Cort had cannibalized the Airport card out of the iBook to trade for a dead card in another machine, so the iBook came without any wireless. Jeremy had a dead Airport card that he offered me, and I figured I’d at least see whether I could revive it. It didn’t even show up in System Profiler, so I didn’t expect much likelihood of success, but it was worth a quick look for loose connections.
It turns out I was extremely unlikely to have been able to find anything that I could fix, and indeed I didn’t, so I ordered the refurb card tonight. But since I can’t find any pictures online of the inside of an Airport Extreme card, I thought I might as well post what I took.
The top and bottom plates of the card are spot-welded together along the edges, so the first step was filing out the welds with a rat-tail file. After that, there were still some tabs to pry out before it could be opened, but they were fairly easy.
And that’s what there is.
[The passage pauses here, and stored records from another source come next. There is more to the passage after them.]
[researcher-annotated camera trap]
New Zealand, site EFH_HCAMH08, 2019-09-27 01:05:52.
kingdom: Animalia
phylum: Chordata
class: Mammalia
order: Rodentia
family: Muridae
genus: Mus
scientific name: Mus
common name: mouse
Nothing in there really subject to stress from normal use or jostling. I looked it over with a magnifying glass anyway, but nothing leaped out at me. I’m guessing the Broadcom chip bit the dust, for no reason I’ll ever know.
I’m fascinated by the tiny capacitors. I measured them at about 20 x 40 mils, which makes them 0402 packages.
The caps on the back side are even smaller (and harder to measure accurately). I came up with about 10 x about 20 mils, which is 0201. Good lands, those are small.
Now I want an excuse to try to solder one.